Change of Venue is an option available to a person who is accused of a crime. One of the basic tenets of our legal system is the right of the accused to a fair and speedy trial. For a trial to be fair, it must be held in strict accordance with trial standards. Foremost among these trial standards is fairness toward the accused. A trial cannot be fair if there is a preference for the person bringing the charge or bias against the person accused. The trial must take place in a neutral setting where neither side has an unfair advantage.

Related resource: Top 5 Online Paralegal Degree Programs

Change of Venue Defined

Venue is a word that means a setting or location where any organized event happens.

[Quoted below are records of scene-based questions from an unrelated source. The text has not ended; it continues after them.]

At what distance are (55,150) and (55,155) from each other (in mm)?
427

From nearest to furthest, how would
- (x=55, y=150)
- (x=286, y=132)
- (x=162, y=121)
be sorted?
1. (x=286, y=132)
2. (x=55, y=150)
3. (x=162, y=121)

A change of venue in the legal sense is a change of location where a legal proceeding is scheduled to take place.

Acceptable Reasons

Different kinds of cases have different standards and procedures for how and if a case relocation is permissible. These standards also vary from state to state. Listed below are the general parameters for such a request to be granted.

Judge Grudge – If the sitting judge in the case has an unfavorable disposition toward the accused, the accused has the right to request a trial location change.

Jury Bias – As prospective jury members are impaneled, the defense attorney may discover that one or more of those interviewed have either already made their decisions about the guilt of the accused.

Jury prospects may inadvertently express a strong dislike for the type of crime involved. If for any reason the defense attorney or the prosecuting attorney discovers pre-trial bias for the accused or the accuser, this is a valid reason for requesting a location change.

Inappropriate Court— Courts have jurisdictions. Their judicial authority is limited to their respective jurisdictions. If the case for trial is outside the receiving court’s jurisdiction or authority, the case must be transferred to the appropriate jurisdiction possessing the legal authority to hear the case.

Adverse Publicity – Many trials, due to the nature of the crime or the parties involved, invite inordinate public interest. This publicity can taint the fairness of the trial for either the plaintiff or the defendant.

It can bias the potential jury pool either in favor of the accused or in favor of the accuser. In such instances, a change of location is necessary.

Preservation of Justice – This is a general, catch-all acceptable reason for relocating a trial. It encompasses practically any other contingent concern that might negatively affect the fairness of a case.

Different jurisdictions of different states vary as to what they accept as demonstrated, real concerns for a fair trial that could limit or bring into question the issue of fairness. The Federal Criminal Law Center discusses this factor in greater detail.

Who Files

In many states, if the case is a criminal case, only the accused has the right to ask for a change of location. In other states and with different types of cases, either the attorney for plaintiff or defendant can appeal to the court for a change of location. It is dependent upon the nature of the discovered, potential unfairness of a case, the type of case and the state in which the trial takes place. If the accused discovers possible unfairness, the defendant attorney files. Conversely, if the plaintiff attorney learns of a threat to the fairness of the trial, the plaintiff attorney petitions the court.

Filing For Change of Venue

Most judges take petitions for a change of trial location very seriously. After all, such moves by counsel can be viewed as an affront to the very court charged with hearing the case. Some judges require such requests to be accompanied with sworn affidavits supporting such motions.


Trial fairness is intrinsic within our court system. Change of venue requests are the cornerstone for ensuring that highly valued standard for each case.